Sunday, August 7, 2011

The Oregon Trail: an update on newlywed life.

So we've been in Oregon a little over a month. Our routine has finally been established and things are really smoothing down. Even though we have been married for a month and a half, at the end of a long day we will sit down, sigh, look at one another and still be shocked that we are where we are. I can vividly remember being 10 years old and looking in the mirror intently at my face. I wanted to know more than anything what I would be like in 10 more years. I couldn't see a grown up, as hard as I tried. Now, I look at myself and I can thankfully still see 10 year old me. Sometimes, I can still talk to her and assure her that she somehow gets everything she wants out of life.

Becoming a parent and getting married has been so rewarding in a countless number of ways, but one of the things I am most grateful for is the immense appreciate I've gained for my own Mom. I FINALLY can comprehend the love and devotion she has for my family. I'm able to understand that her love for me and my brother truly is undying and unconditional, and it's through my love for Saylor that I'm able to understand it.

Saylor is so exciting. She has just started saying 'I love you, Mama,' out of nowhere, without me saying it to her first. It tears my heart in half every time I hear it just because it's almost too painfully sweet for me to handle. She can count to 13 (she has the numbers memorized, at least. Don't ask her to count actual objects), she says 'macamoni' for macaroni, 'piece-a-ghetti' for spaghetti, and 'sayah' for saylor. She is having difficulties with her r's, which may just be due to the fact that's she's 2, but I'm still really trying to work with her on it. We're starting to attempt to introduce her to some Spanish, so I'm super thankful that Joe is almost fluent. (Bear with me, I'm not the type to brag about my daughter, so when I do decide to I try to spit out as much as I can.) Now the cutest, in my opinion, is when I go to get her from her nap or in the morning, she says 'I wake up from my nappy time.' She's my best little friend.
------------------------------------------------
## [Problems to work on]
a: Sum up the blog post in two sentences.
b: Repeat the blog post word for word from "So we've been" to "out of life.".
Work only from the blog post.

## [Given information]
------------------------------------------------
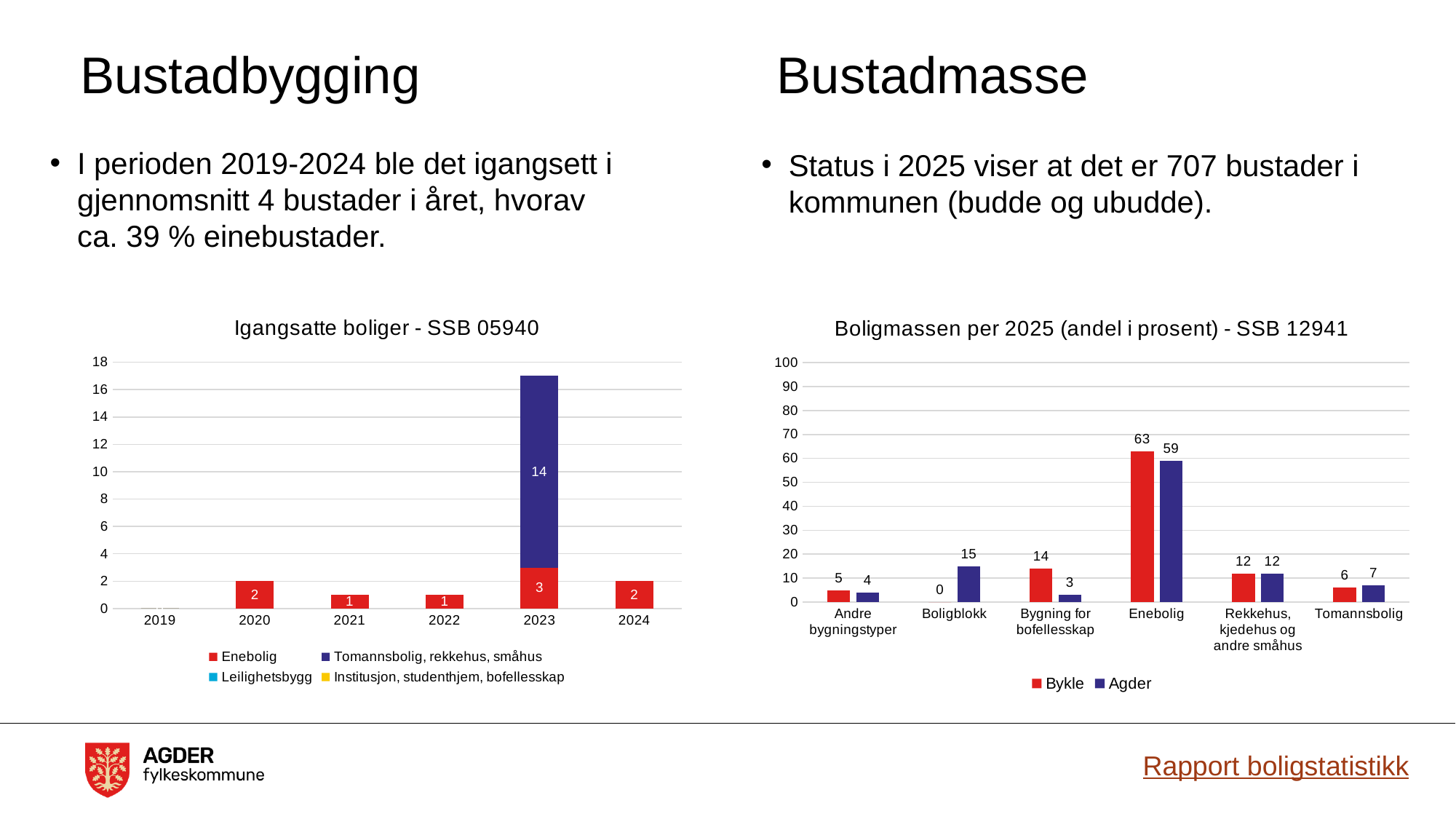
In the chart 'Boligmassen per 2025 (andel i prosent) - SSB 12941', how many categories are shown on the x axis? 6 In the chart 'Boligmassen per 2025 (andel i prosent) - SSB 12941', what is the value for Agder for Boligblokk? 15 In the chart 'Boligmassen per 2025 (andel i prosent) - SSB 12941', which is larger for Tomannsbolig, Bykle or Agder? Agder In the chart 'Igangsatte boliger - SSB 05940', which year has the highest total? 2023 In the chart 'Boligmassen per 2025 (andel i prosent) - SSB 12941', which category has the lowest value for Bykle? Boligblokk In the chart 'Igangsatte boliger - SSB 05940', what is the value for Enebolig in 2020? 2 In the chart 'Igangsatte boliger - SSB 05940', what is the value for Tomannsbolig, rekkehus, småhus in 2023? 14 What kind of chart is 'Igangsatte boliger - SSB 05940'? Stacked bar chart In the chart 'Boligmassen per 2025 (andel i prosent) - SSB 12941', what is the value for Bykle for Enebolig? 63 In the chart 'Boligmassen per 2025 (andel i prosent) - SSB 12941', what is the difference between Bykle and Agder for Bygning for bofellesskap? 11 In the chart 'Igangsatte boliger - SSB 05940', how many series does the legend list? 4 In the chart 'Igangsatte boliger - SSB 05940', what is the total of the stacked bar for 2023? 17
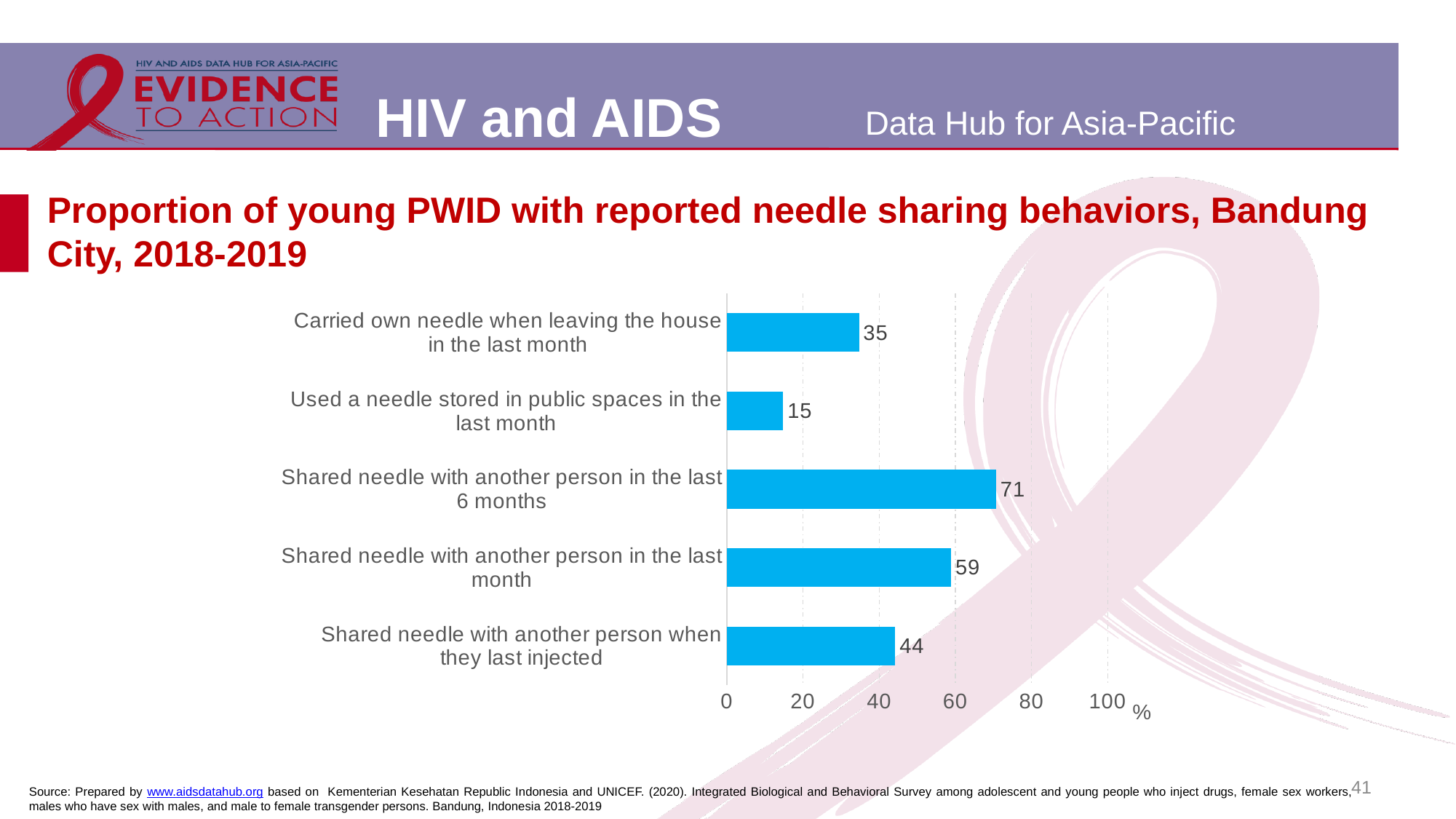
What unit is shown on the x axis of the chart? % How many categories are shown in the chart? 5 What is the value for 'Shared needle with another person in the last 6 months'? 71 What is the value for 'Used a needle stored in public spaces in the last month'? 15 Which category has the lowest value? Used a needle stored in public spaces in the last month What is the difference between the values for 'Shared needle with another person in the last 6 months' and 'Shared needle with another person in the last month'? 12 What is the value for 'Shared needle with another person when they last injected'? 44 Which is larger: the value for 'Shared needle with another person when they last injected' or 'Carried own needle when leaving the house in the last month'? Shared needle with another person when they last injected Is the value for 'Shared needle with another person in the last month' greater or less than 40? greater What is the value for 'Carried own needle when leaving the house in the last month'? 35 Which category has the highest value? Shared needle with another person in the last 6 months What kind of chart is shown on the slide? Bar chart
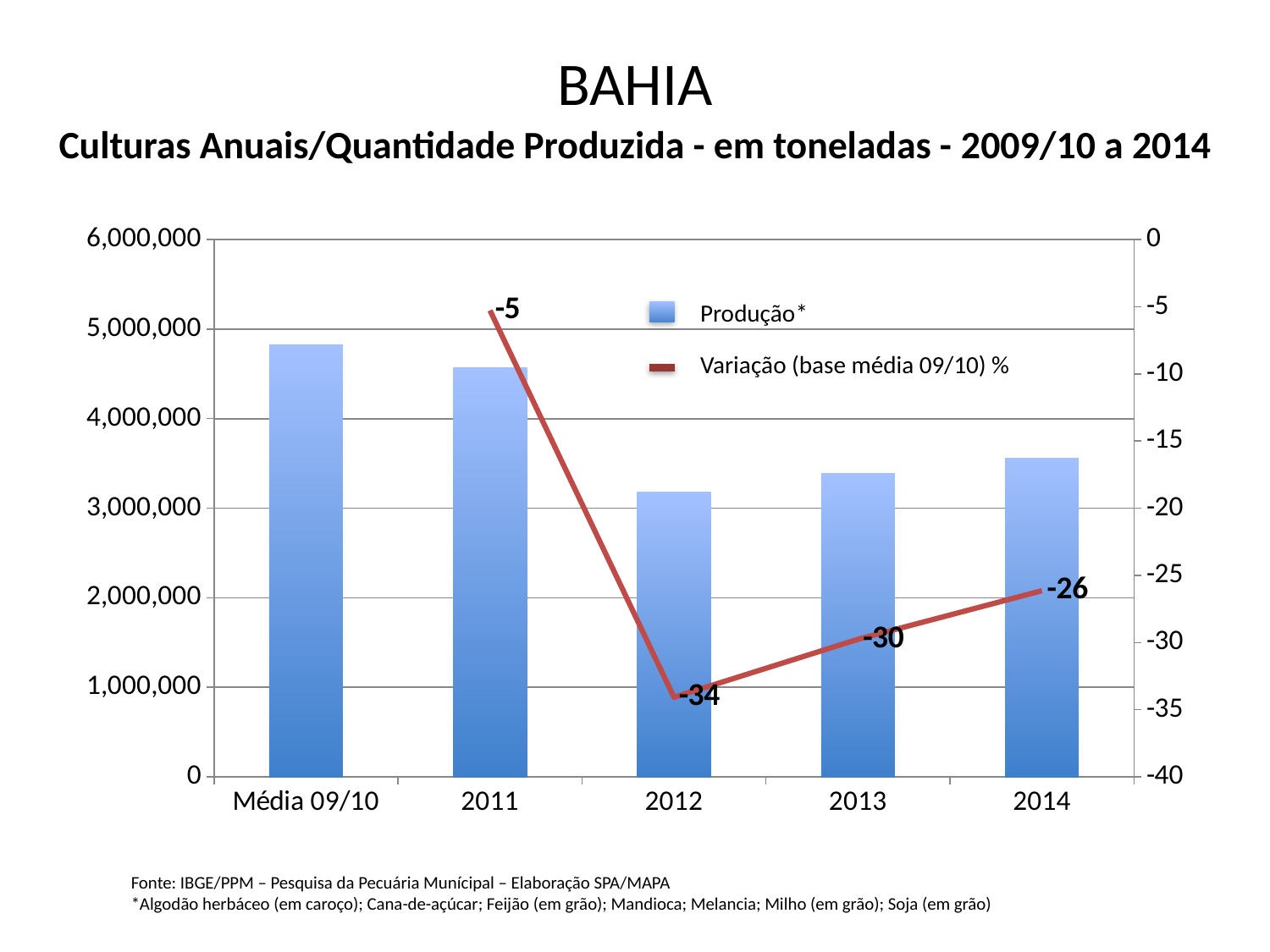
What is the Variação (base média 09/10) % value for 2011? -5 Is the Produção* value for 2011 greater or less than 4,000,000? greater Is the Produção* value for 2012 greater or less than 4,000,000? less By how many percentage points does the Variação value change from 2012 to 2014? 8 How many series does the legend list? 2 How many categories are shown on the x axis? 5 Which category has the highest Produção* bar? Média 09/10 What is the Variação (base média 09/10) % value for 2012? -34 Which year has the lowest Produção* bar? 2012 Which has a larger Produção* value, 2011 or 2012? 2011 What is the Variação (base média 09/10) % value for 2014? -26 What is the Variação (base média 09/10) % value for 2013? -30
------------------------------------------------
## [Responses]
a: After a little over a month in Oregon, the writer's routine has settled, and becoming a parent and getting married have given the writer a deep appreciation for the writer's own Mom. The writer's 2-year-old daughter, Saylor, has started saying "I love you, Mama" unprompted, can count to 13, and is being introduced to some Spanish.

b:
So we've been in Oregon a little over a month. Our routine has finally been established and things are really smoothing down. Even though we have been married for a month and a half, at the end of a long day we will sit down, sigh, look at one another and still be shocked that we are where we are. I can vividly remember being 10 years old and looking in the mirror intently at my face. I wanted to know more than anything what I would be like in 10 more years. I couldn't see a grown up, as hard as I tried. Now, I look at myself and I can thankfully still see 10 year old me. Sometimes, I can still talk to her and assure her that she somehow gets everything she wants out of life.